Diabetic Alert Assistance Dog:
The diabetic alert dog is trained to alert to the change of blood chemistry (hypoglycemic). This dog is trained to alert the individual when their blood sugar levels are high or low. The dog can be trained to retrieve meds on command and get help.
In addition to the medical alert work, these dogs provide emotional support for the recipient; they help increase confidence and are a distraction during unpleasant medical procedures.
Can you give me an example of a seizure alert/response dog?
A good example of a combined seizure alert/seizure response dog that has been custom trained to meet an individual’s needs is the dog that is currently working with one of our own family members. We trained the dog to alert us to the seizures that occur at night. When she has a seizure he either hears, smells or senses when the seizure occurs and he goes into action, pressing a pre-programmed K-9 phone which calls me on my cell phone. By the time I get to her, her dog has already placed himself in his position to protect her from running off during the seizure. Since her dog has been working with her she has not had a broken nose, sprained arm nor needed plastic surgery due to the force of the seizure when she runs off and falls, which all did happen before her dog.
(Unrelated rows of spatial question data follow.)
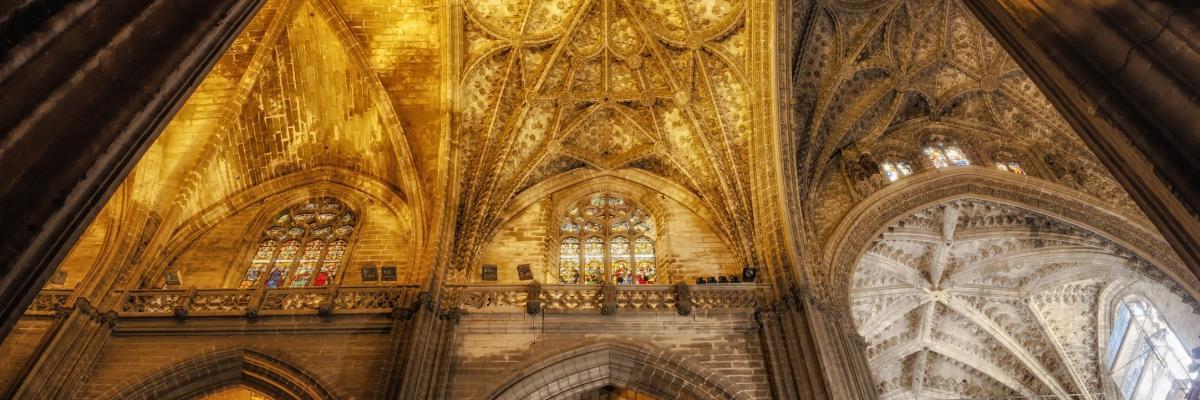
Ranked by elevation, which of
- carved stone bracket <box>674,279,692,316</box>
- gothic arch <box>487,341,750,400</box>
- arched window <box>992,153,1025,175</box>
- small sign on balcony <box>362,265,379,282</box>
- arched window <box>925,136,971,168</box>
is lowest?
gothic arch <box>487,341,750,400</box>

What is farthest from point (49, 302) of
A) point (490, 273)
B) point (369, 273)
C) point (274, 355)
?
point (490, 273)

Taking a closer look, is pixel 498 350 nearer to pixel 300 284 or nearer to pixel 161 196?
pixel 300 284

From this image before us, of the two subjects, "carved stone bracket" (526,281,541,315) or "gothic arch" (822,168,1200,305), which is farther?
"gothic arch" (822,168,1200,305)

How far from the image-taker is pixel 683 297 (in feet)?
35.8

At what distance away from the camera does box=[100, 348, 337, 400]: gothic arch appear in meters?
9.88

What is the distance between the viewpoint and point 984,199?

In addition to his night job, he also assist her when she’s alone and feels as if she is going to have a seizure awake, her service dog comes to her aide. He places himself on her lap (DPT), while he is next to her she is able to calm down and focus on him, not on having a seizure. Many times because of the calming affect her service dog has when performing deep pressure therapy, the seizure never progresses to a full-blown seizure. There are so many other examples of seizure alert dogs being combined with mobility, or a seizure assistance dog being combined with a psychiatric service dog. The combinations are numerous. This is why we ask for each person interested in a service dog to fill out a service dog application. This application will help us determine what type of tasks the service dog will need to learn and if we are able to provide a service dog for your individual needs.
Can a dog alert to my type of seizures?
There are so many types of seizures with many different types of seizure activity. An example is temporal lobe seizures. Some start with slow and gradual seizure activity. As the seizure is building slowly, the scent that we believe is emitted is able to warn the dog, allowing the dog enough time to alert in advance to a seizure before the full-blown physical (body) seizure activity occurs. Another type of frontal lobe seizure is the type our daughter has. The seizure starts and goes to a full blown seizure almost immediately. This type of seizure does not build up slowly, it moves so fast that the dog does not get the scent cue to alert to the onset of the seizure. This does not mean that the dog cannot alert others in the house of the seizure that is occurring. They can be trained to either alert family members, to assist by performing deep pressure therapy helping keep the individual from harming themselves, or dial a pre-programed K9 phone (ABLE-PHONE).
Because of the different types of seizures, tonic clonic, absence, simple partial, generalized (grand mal) along with the combination of different sizures one might have, on occasions we ask for permission to allow us to contact your neurologist during the application process.
There is no guarantee that any dog will consistently alert to an oncoming seizure, or that they won't give a false alert. It has been our experience, that over time as the dog and recipient become more in tune with each other, the ability for a dog to alert to an oncoming seizure is greatly increased.